La Macronie obligée de faire des concessions à la droite

De fait, la droite se retrouve en position de force dans cette CMP. « Ça risque d’être un texte monstrueux, où toutes les personnes étrangères seraient par principe suspectes. Les lignes rouges de Renaissance étaient écrites à l’encre sympathique. À peine écrites, déjà effacées », dénonce le sénateur PCF Ian Brossat.

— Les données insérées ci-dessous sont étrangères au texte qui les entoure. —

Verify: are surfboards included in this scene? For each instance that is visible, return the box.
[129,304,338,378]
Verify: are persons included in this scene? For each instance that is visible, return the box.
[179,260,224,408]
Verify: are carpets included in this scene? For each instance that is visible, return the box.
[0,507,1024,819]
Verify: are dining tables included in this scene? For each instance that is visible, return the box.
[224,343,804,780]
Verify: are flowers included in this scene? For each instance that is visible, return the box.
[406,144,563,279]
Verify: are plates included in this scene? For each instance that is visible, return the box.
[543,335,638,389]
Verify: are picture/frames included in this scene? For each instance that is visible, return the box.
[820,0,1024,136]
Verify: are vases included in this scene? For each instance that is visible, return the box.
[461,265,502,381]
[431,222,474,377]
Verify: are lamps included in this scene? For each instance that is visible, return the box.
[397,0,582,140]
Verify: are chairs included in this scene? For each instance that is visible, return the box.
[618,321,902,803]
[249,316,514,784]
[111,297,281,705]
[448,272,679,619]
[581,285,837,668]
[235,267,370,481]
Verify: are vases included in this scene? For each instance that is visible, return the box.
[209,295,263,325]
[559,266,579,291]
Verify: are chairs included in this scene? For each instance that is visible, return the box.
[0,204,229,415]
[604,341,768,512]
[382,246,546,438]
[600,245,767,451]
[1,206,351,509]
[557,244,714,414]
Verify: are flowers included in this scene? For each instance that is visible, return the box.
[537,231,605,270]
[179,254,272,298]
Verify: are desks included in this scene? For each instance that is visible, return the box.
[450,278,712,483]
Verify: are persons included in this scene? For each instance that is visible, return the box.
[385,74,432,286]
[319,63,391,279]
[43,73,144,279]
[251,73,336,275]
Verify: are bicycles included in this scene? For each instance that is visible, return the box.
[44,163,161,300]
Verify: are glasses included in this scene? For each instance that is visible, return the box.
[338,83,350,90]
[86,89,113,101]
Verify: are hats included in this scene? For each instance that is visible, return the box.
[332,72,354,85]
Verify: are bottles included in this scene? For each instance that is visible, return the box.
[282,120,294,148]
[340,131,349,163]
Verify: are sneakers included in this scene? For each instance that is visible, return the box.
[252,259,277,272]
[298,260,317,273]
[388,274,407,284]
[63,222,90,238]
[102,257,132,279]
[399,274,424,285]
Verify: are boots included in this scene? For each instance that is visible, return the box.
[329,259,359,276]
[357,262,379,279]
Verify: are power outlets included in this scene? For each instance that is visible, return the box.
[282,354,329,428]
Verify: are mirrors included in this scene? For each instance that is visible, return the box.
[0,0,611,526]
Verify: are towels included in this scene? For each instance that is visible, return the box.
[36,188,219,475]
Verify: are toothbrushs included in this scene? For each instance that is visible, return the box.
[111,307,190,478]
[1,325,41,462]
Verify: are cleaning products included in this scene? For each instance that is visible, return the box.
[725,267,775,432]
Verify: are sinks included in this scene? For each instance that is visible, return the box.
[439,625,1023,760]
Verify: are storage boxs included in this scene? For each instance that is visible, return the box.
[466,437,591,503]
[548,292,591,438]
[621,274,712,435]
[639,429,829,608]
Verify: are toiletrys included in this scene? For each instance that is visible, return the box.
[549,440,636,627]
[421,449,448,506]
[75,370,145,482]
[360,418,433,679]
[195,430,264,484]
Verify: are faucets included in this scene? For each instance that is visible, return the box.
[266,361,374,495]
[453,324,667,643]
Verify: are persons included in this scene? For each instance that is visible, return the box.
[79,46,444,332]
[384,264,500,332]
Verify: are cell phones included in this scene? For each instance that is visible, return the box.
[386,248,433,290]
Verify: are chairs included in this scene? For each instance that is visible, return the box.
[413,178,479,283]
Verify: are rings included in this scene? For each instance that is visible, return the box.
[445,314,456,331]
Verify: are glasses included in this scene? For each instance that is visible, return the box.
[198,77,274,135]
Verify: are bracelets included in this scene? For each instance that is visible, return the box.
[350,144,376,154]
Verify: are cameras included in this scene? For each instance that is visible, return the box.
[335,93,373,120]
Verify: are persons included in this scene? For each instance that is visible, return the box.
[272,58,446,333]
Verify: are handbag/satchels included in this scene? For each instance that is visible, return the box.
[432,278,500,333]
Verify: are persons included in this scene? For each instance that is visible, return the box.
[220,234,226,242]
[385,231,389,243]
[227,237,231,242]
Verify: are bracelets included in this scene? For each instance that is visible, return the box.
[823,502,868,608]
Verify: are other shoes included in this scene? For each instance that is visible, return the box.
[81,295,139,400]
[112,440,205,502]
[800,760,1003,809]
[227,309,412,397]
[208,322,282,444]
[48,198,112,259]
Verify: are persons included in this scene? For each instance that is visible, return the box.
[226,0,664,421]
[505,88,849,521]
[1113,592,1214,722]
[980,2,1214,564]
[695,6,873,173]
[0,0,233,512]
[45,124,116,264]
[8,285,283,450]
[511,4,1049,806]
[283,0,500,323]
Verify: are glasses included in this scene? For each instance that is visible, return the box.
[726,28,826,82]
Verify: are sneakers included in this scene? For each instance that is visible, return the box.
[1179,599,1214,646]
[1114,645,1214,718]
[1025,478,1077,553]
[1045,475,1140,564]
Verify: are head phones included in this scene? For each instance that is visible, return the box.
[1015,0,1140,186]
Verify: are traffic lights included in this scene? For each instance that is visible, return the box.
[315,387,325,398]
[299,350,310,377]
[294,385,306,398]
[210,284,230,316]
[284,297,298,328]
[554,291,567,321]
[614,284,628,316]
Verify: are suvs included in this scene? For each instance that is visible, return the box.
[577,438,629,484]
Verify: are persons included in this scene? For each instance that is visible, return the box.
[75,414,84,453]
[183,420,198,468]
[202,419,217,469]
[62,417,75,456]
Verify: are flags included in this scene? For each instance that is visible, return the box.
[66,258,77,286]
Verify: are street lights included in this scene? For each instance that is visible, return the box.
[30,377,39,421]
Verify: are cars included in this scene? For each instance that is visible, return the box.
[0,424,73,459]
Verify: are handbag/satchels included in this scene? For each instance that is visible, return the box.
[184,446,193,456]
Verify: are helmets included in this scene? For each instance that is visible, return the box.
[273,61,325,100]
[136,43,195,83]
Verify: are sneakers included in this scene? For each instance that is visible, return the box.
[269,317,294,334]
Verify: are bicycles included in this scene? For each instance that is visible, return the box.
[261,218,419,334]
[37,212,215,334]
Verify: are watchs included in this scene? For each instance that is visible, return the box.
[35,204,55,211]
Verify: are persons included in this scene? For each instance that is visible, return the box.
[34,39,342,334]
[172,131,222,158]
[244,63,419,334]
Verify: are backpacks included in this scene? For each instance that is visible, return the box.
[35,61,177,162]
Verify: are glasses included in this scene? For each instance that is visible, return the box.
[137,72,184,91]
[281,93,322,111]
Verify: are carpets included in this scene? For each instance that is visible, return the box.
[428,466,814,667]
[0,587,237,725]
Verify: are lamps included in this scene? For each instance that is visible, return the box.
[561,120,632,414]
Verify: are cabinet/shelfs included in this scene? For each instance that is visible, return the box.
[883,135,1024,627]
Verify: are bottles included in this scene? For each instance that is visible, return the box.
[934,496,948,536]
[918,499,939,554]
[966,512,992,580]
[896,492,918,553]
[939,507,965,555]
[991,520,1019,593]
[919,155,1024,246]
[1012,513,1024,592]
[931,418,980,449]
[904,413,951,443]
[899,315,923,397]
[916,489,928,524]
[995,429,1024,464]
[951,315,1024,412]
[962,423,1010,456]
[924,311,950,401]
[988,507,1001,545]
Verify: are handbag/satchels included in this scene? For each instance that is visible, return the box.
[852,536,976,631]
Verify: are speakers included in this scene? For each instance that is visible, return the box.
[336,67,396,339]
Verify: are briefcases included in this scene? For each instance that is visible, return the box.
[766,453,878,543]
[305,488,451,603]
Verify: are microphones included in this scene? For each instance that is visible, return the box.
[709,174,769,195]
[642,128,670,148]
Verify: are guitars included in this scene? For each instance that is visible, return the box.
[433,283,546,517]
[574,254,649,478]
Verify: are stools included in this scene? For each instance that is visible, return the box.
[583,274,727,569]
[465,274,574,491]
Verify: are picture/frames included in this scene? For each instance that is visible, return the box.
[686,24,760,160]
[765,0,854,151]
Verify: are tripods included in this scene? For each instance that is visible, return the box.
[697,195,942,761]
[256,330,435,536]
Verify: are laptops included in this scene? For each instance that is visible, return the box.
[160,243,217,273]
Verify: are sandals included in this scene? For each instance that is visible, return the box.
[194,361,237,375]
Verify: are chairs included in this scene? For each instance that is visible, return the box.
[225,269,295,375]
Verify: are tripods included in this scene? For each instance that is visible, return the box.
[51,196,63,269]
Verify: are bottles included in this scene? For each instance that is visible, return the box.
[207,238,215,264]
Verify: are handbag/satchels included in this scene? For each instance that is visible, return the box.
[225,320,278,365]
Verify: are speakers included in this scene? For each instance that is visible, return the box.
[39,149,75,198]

La Macronie serait en effet sur le point de concéder de nombreux points à la droite. La régularisation des travailleurs sans papiers dans les métiers en tension, l’une des rares mesures de progrès contenue dans le texte initial, pourrait être définitivement enterrée au profit de régularisations au cas par cas par les préfets. Le versement des aides sociales aux étrangers serait de son côté conditionné à une présence de trois années sur le territoire (contre six mois aujourd’hui), ce qui va dans le sens de la droite, qui réclamait cinq années.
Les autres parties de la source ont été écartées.